> Stated goal
Extract each line of the records that contains the string "shorts", copying every such line in full. Treat the match as case-sensitive.
============================================================
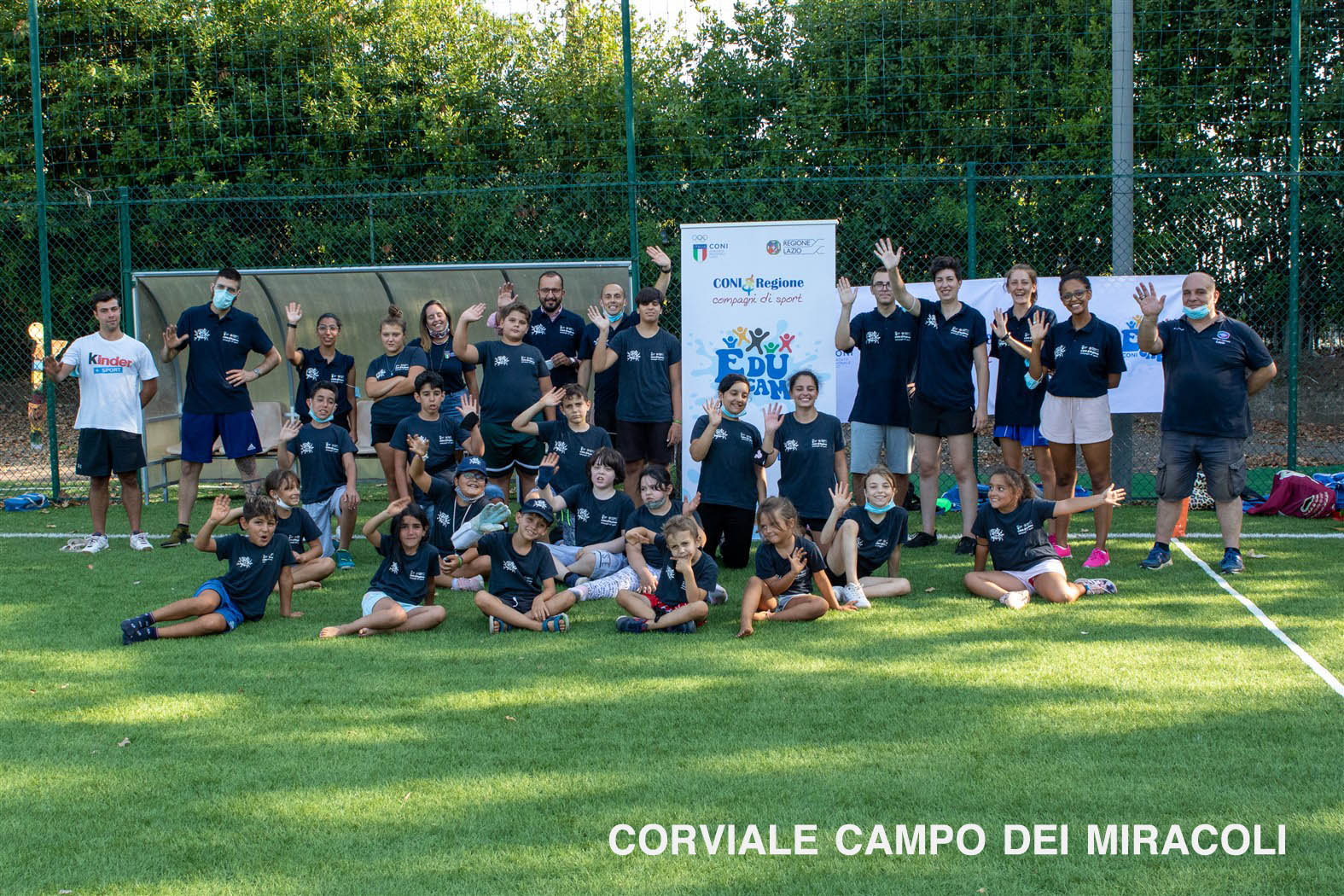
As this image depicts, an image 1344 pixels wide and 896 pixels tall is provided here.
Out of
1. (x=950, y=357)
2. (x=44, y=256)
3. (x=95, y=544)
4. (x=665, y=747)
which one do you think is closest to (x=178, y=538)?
============================================================
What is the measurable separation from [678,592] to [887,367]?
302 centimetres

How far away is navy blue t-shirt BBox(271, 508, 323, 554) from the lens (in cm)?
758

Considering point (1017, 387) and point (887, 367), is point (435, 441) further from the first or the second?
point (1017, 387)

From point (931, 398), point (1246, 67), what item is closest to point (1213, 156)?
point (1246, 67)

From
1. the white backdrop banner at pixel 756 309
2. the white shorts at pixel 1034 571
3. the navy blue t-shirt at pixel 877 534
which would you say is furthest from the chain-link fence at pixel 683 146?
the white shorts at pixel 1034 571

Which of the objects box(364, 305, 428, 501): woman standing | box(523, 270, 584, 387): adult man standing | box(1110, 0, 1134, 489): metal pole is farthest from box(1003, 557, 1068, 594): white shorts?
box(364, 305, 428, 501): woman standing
============================================================
> Full solution
2. the white shorts at pixel 1034 571
the white shorts at pixel 1034 571
Which of the objects box(364, 305, 428, 501): woman standing | box(523, 270, 584, 387): adult man standing | box(1110, 0, 1134, 489): metal pole is farthest from box(1003, 557, 1068, 594): white shorts?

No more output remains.